What host doesn't let you run java software? I did a dry run a long time ago with solr and ubuntu under VMware fusion in a half gig VM (or maybe 684 Meg), and it's my impression that solr won't run well in limited memory (sphinx works fine) but it's been a while
You can't run Solr/Lucene properly on Google App Engine(just an example), other software may run better in such circumstances, but its quality is questionable
We used it only for Spanish, it worked well enough (and fast enough). We deployed on bare metal so no hosting provider (appart from the rack space) was in the middle. If you are doing things this "difficult" you'll need at least a VPS of course.
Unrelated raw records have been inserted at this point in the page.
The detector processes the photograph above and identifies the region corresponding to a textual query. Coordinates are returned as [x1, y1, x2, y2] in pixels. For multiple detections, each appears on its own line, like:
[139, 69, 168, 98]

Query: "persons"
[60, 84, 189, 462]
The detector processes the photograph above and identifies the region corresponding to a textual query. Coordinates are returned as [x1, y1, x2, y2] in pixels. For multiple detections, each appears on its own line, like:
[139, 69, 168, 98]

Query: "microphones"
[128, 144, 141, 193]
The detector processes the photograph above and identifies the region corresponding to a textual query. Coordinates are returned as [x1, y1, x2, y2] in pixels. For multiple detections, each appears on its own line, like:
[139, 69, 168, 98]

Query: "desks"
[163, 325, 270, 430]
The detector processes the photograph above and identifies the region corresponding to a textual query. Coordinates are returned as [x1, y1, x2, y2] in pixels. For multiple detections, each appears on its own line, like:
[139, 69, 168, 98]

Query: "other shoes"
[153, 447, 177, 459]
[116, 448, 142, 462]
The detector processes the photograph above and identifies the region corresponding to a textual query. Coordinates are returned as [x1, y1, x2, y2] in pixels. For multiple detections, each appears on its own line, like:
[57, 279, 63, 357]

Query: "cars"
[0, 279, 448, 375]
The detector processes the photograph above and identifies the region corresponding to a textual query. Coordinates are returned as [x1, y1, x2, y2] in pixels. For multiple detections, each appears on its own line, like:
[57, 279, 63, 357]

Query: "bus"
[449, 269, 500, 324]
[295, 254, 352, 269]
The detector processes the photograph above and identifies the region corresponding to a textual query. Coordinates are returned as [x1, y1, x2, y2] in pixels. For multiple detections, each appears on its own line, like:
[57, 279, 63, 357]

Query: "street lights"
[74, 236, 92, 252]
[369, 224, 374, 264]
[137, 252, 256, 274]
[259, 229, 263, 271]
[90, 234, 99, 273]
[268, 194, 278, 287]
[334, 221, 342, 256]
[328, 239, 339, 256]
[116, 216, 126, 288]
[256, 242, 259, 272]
Thanks to rake and brew etc, Thinking sphinx, sunspot and elastic search/tire are all pretty easy with rails if you want default indexes on English language docs. It all gets complex quickly when you start layering on multiple search strategies and indexes, n-gram search, convert ISO latin to ASCII, etc, not to mention the S word "scaling" and anything near realtime index updates
As long as there is a better one - yes. Why not? There are elasticsearch-clients that pretty much plug into activerecord and elasticsearch is pretty darn good.
>Personally, for a lot of use cases I prefer exact string matches over BS stem indexing.
Really? I've worked on a few search projects in different spaces (venues (aka places/stores), source code, and products) in the past, and while exact string matches are often a good sign of quality, stemming and other analyzers make huge improvements in recall (and when measuring transaction volume in A/B testing strict string matching performed substantially worse). Certainly if you throw out the exact match signal (i.e. only index stemmed) I've seen that result in a deterioration of quality. What sort of data do you work with?
Wow, its about time! Using Postgres full text search is okay, but I still prefer ElasticSearch. Hopefully, Mongo's implementation will circumvent the need to maintain both a persistence DB as well as a full text search engine. Looking forward to test driving it!
interesting commit, though its got a long way to go to match up to something like PostgreSQL (or at the other end of the scale, MarkLogic, for extremely mature structure/unstructured + text search).
from an impl pov I suspect the stemmer is the (logical) next step (of many) on this long road of implementing full text search features.
I don't know what the plan is, but an integrated stemmer alone isn't of big value to me. Actually I prefer to have a stemmer in my own code, so I can tweak/update it without touching a database.